**Supplied data:**
▬▬▬▬▬▬▬▬▬▬

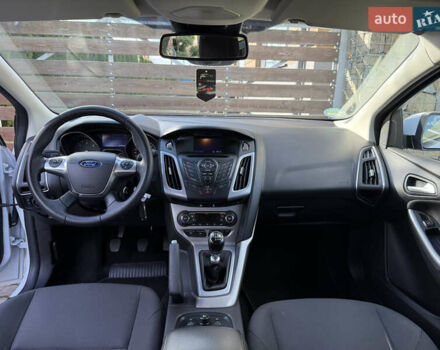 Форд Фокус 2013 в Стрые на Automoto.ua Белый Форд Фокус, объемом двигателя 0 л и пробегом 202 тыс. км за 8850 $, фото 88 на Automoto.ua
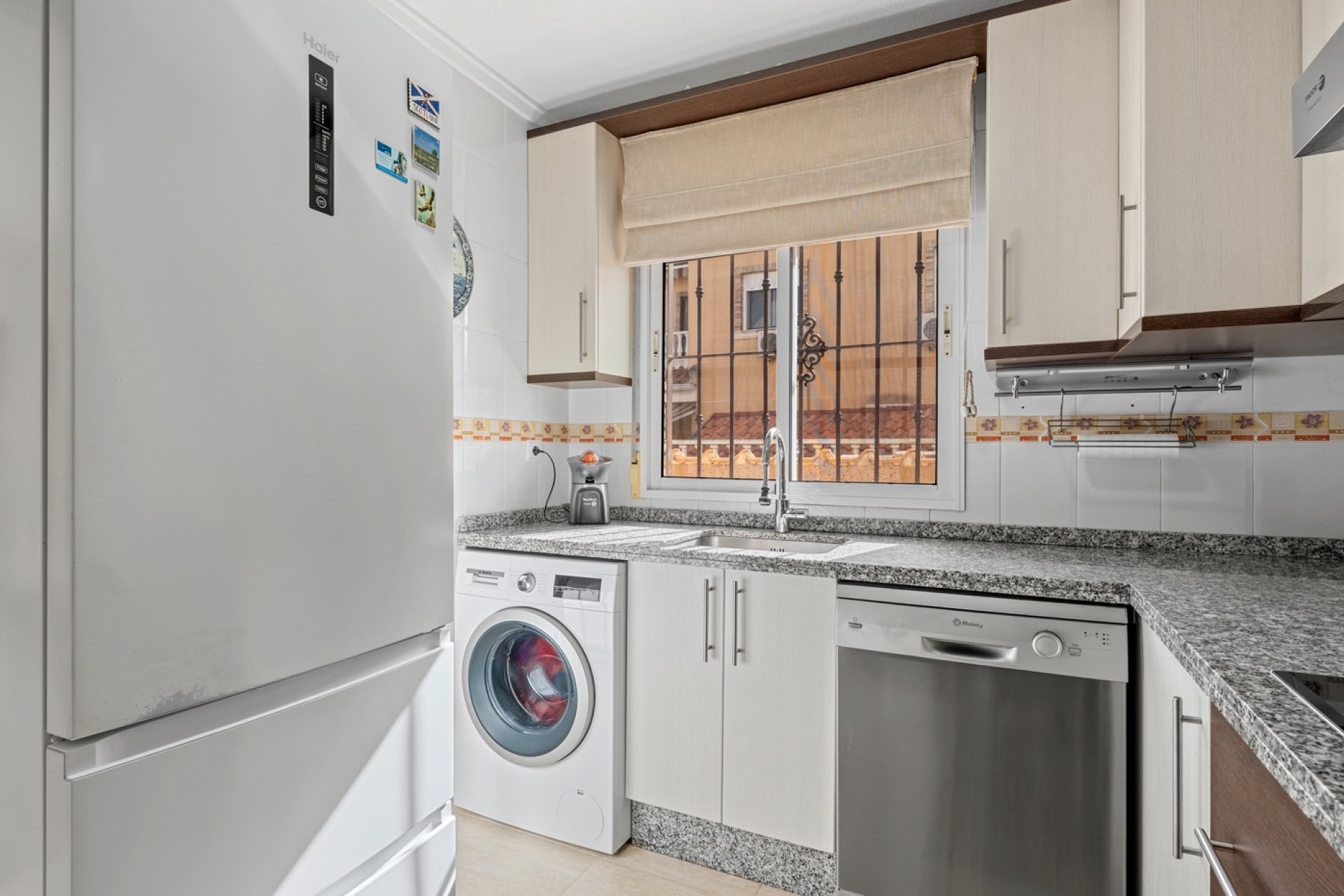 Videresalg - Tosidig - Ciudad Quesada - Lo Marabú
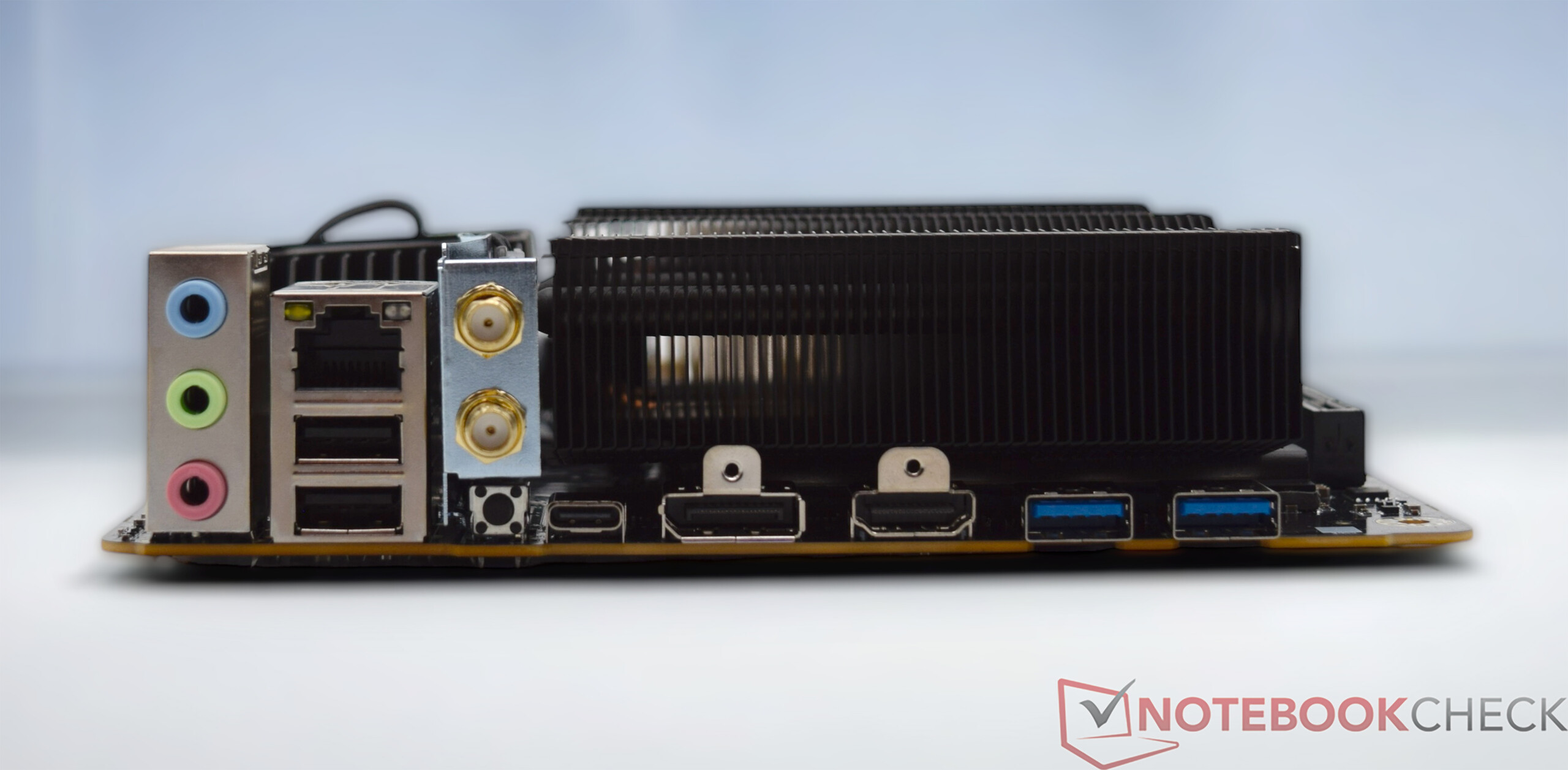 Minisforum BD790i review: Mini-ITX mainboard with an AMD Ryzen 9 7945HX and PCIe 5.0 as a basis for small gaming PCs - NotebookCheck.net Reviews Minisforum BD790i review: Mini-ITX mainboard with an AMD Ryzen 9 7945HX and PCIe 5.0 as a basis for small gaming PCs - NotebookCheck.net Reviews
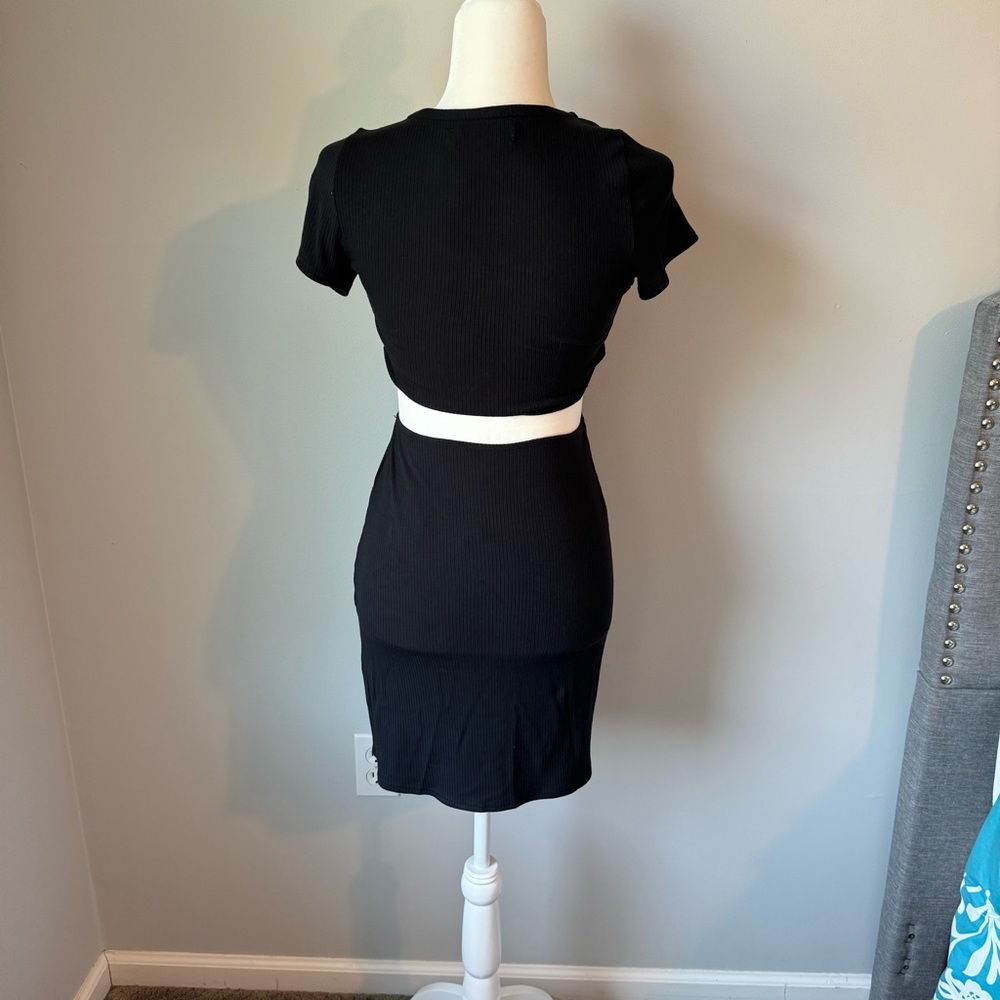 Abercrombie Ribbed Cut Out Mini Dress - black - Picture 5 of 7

▬▬▬▬▬▬▬▬▬▬

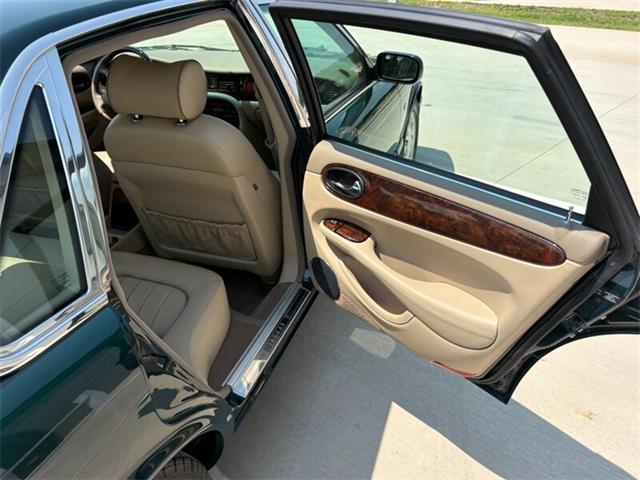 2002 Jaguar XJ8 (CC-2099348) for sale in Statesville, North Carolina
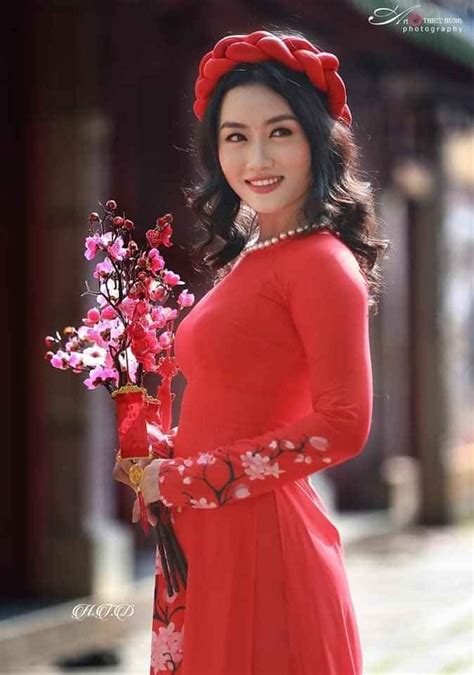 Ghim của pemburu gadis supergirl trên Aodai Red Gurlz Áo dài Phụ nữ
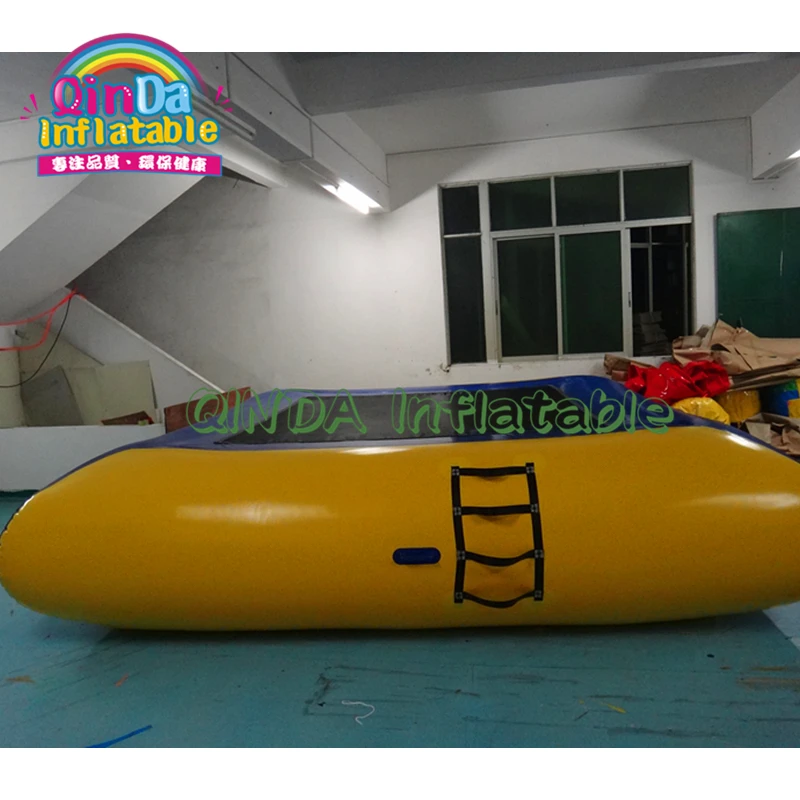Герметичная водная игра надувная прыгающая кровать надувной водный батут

▬▬▬▬▬▬▬▬▬▬

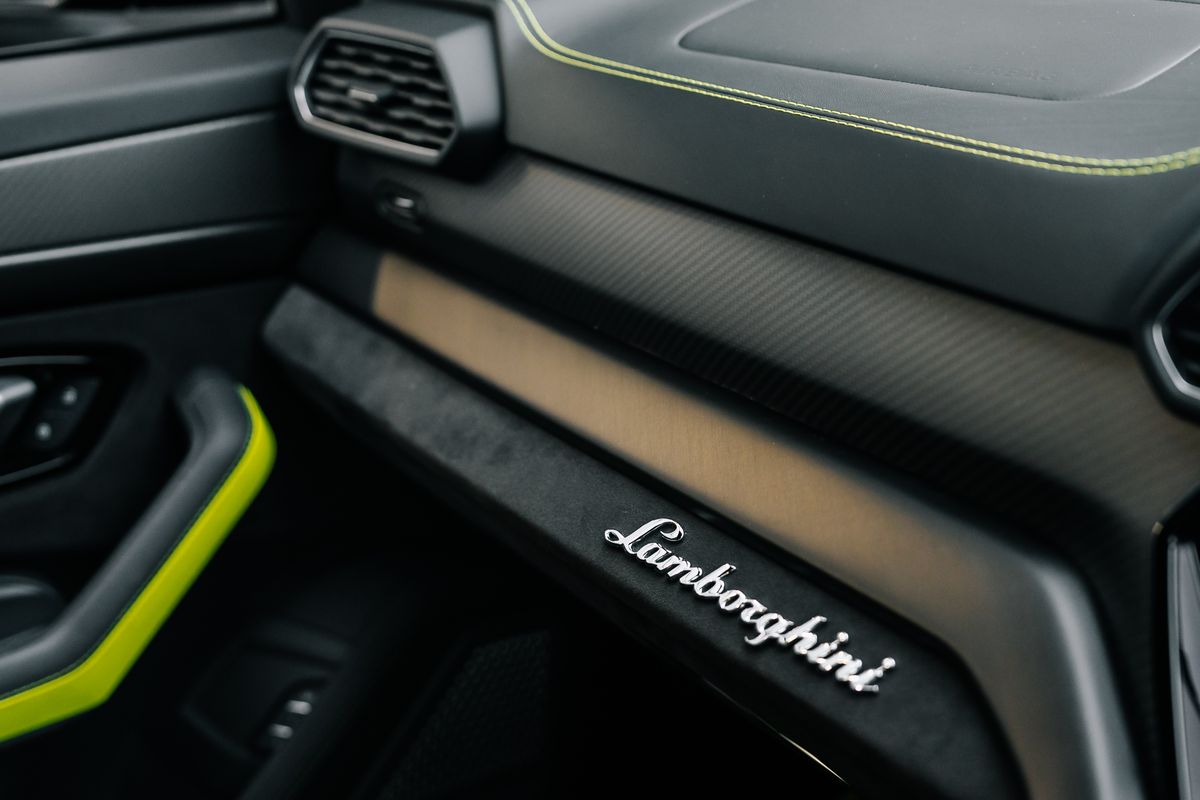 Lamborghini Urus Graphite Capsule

▬▬▬▬▬▬▬▬▬▬

**What needs to be done:** Output as a JSON list of strings the entries from the line with "Форд Фокус 2013" up to and including the line with "Abercrombie Ribbed Cut", one string per line, with blank lines left out. Leave the pictures out of the answer.

**Answer section:**
[
  " Форд Фокус 2013 в Стрые на Automoto.ua Белый Форд Фокус, объемом двигателя 0 л и пробегом 202 тыс. км за 8850 $, фото 88 на Automoto.ua",
  " Videresalg - Tosidig - Ciudad Quesada - Lo Marabú",
  " Minisforum BD790i review: Mini-ITX mainboard with an AMD Ryzen 9 7945HX and PCIe 5.0 as a basis for small gaming PCs - NotebookCheck.net Reviews Minisforum BD790i review: Mini-ITX mainboard with an AMD Ryzen 9 7945HX and PCIe 5.0 as a basis for small gaming PCs - NotebookCheck.net Reviews",
  " Abercrombie Ribbed Cut Out Mini Dress - black - Picture 5 of 7"
]